Look for "Wish I could find a 23 year old...."


----------



## artbyjody (Jan 4, 2008)

Faster said:


> Look for "Wish I could find a 23 year old...."


Every time I see that, and whose name is last for the post makes me think what horny old bastards we have online here  (I do not get the same feeling on the AFOC title tho...)


----------



## Sapperwhite (Oct 21, 2006)

artbyjody said:


> Every time I see that, and whose name is last for the post makes me think what horny old bastards we have online here  (I do not get the same feeling on the AFOC title tho...)


Hey, I'll have you know that I'm a horny young bastard (27) thank you very much.


----------



## theartfuldodger (Sep 4, 2006)

I made this post with the thought that something of concern for the chaps welfare or those who might have to rescue him, but as I was told there was another thread going under a very unrelated title one I would never have dreamed of. But as I read it I wasn't surprised, to read the comments, all but, how things were going for them. Guess my concerns are missed placed, as never thought there could be nothing other then a fulfiled adventure at hand


----------



## sailingdog (Mar 19, 2006)

He's actually 108, but he was born on February 29, so he's technically only had 27 birthdays.


Sapperwhite said:


> Hey, I'll have you know that I'm a horny young bastard (27) thank you very much.


----------



## artbyjody (Jan 4, 2008)

theartfuldodger said:


> I've just checked all the threads for the last day and where is the thread or comment about this subject, as very interested in the comments from this site


Art - you need to really check out the SA thread on this -

http://forums.sailinganarchy.com/index.php?showtopic=52463

To really get the gist of what all actually entails this adventure...

To summarize:

1. Drug Runner
2. Bailed on child support
3. Swindled funds
4. Conned poor 23 yr maiden to go (hence no the real relief - she is getting off)
5. Hit a cargo ship in the middle of no where
6. Has more cheese onboard than ballast...

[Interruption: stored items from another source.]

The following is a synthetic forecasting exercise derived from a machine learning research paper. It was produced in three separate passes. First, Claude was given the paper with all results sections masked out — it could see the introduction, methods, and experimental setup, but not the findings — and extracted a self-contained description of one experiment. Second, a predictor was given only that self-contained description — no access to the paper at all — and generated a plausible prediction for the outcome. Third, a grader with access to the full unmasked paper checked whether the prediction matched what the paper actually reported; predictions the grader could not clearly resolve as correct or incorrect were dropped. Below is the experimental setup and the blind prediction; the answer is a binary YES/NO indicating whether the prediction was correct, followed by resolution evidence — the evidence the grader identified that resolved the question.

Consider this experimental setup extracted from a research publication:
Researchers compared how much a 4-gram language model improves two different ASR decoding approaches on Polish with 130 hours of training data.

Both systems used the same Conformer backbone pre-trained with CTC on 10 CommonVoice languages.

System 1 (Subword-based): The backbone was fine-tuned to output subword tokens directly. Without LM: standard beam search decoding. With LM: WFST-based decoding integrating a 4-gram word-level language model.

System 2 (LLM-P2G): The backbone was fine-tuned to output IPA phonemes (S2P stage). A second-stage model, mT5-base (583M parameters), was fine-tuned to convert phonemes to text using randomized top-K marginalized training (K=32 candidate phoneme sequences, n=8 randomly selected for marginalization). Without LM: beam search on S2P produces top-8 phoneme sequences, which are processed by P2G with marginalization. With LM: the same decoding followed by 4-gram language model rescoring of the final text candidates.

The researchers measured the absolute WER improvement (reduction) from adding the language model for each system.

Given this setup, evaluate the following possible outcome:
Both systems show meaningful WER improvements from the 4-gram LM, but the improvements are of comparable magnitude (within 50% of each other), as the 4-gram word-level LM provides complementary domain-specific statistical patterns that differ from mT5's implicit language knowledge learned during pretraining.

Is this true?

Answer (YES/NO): NO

None the less check out the thread link above... As for your original question (sorry - AFOC comment it will happen again)..Can he do it? He was dfoing it solo all along she was too weak and nutrition deprived to be any real help ... Is it safe? The boat is not in my opinion - but it made it further than the tin can...Mentally will he be able to make it - 2 more years to go talking to himself and not ever hitting shore... I would err on the side lack of nutrition - he will wig out...But he does have team on shore...hopefully when it all happens they have the sense to pull him in as they did Sonja....


----------



## Sapperwhite (Oct 21, 2006)

sailingdog said:


> He's actually 108, but he was born on February 29, so he's technically only had 27 birthdays.


Damn, you've figured me out!

As far as 305 days at sea, maybe a few more till she's off, that's ALOT of time to spend out. It should be a major feather in her hat. I wouldn't do it. I don't think she was really conned into going either. She's probably the "naive and in love with a father figure she never had" type, but whatever. She may not have reached the goal, but she did get a good far way.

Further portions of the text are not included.